Use companion planting techniques and grow a succession of vegetables with combinations of fast and slow growing plants. And scatter some fast growing Chinese vegetables (the various Brassicas, wong bok cabbag etc) amongst your potatoes, or beetroot plants, these make good companions. Alternate between heavy or light feeding plants.
Plant ‘stacking’ will maximise your vertical space. Such intensive growing methods of polyculture have been practised in Central America for thousands of years, with corn, beans and squash (or pumpkin) always grown together.
Multi-purpose herbs
Fowl love to self-medicate on a variety of medicinal and insecticidal herbs.

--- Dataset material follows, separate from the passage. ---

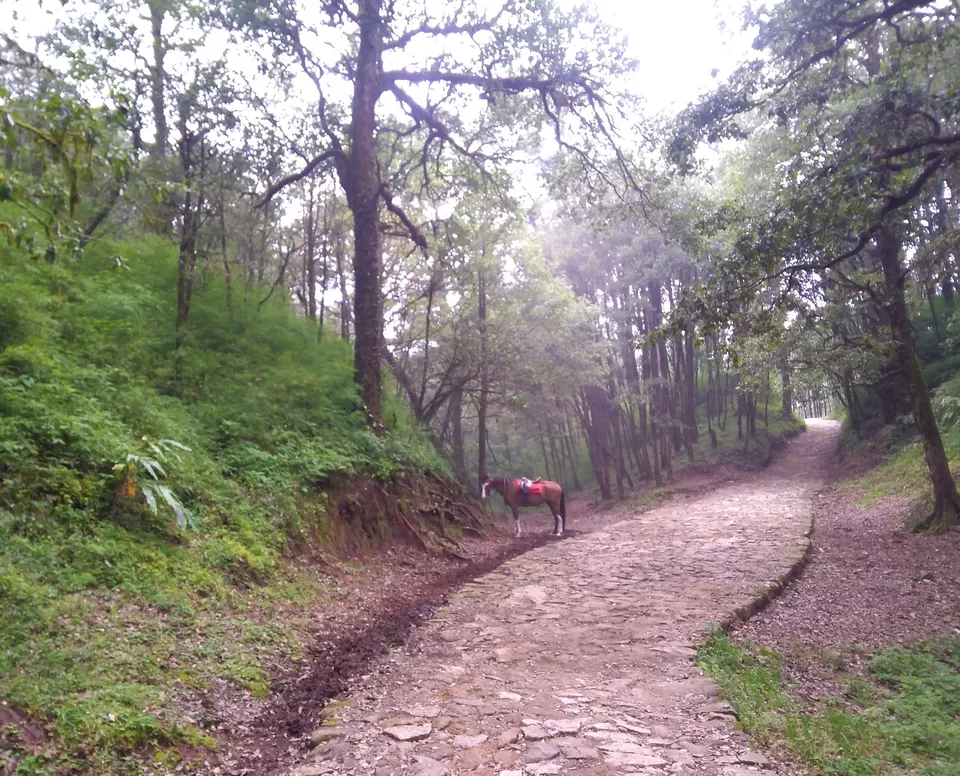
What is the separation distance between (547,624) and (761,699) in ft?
8.19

Many such herbs are also very beneficial if planted amongst vegetables, however as they are generally perennial, you may have to cage those individual plants when fowl are ‘tractoring’. Or keep wire netting permanently around plants and allow the plant to grow through it. A quarterly pruning by birds will leave it healthy and compact.

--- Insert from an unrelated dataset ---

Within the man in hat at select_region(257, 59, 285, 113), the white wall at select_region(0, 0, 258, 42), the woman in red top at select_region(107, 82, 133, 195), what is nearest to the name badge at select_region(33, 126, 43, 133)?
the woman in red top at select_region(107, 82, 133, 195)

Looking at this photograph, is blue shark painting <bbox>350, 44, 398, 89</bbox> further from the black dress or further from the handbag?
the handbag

Comfrey is a great perennial forage herb which can provide highly nutritious young leaves for your salads and top forage for fowl. Southernwood is another useful herb with insecticidal properties that will help protect fowl from pests and cabbages and fruit trees from moths. A border of yarrow plants will benefit most vegetables and other herbs. It does not mind being trampled by fowl for a short spell. Sage benefits beans, peas, carrots and cabbage.
Your life will never be the same after you have employed some good hard working fowl in the garden and started eating the freshest, most nutritious, naturally grown food. A relaxing, productive environment, with all the fascination that fowl bring, could be just the antidote to the rat race! Every backyard can become a little permaculture paradise this way.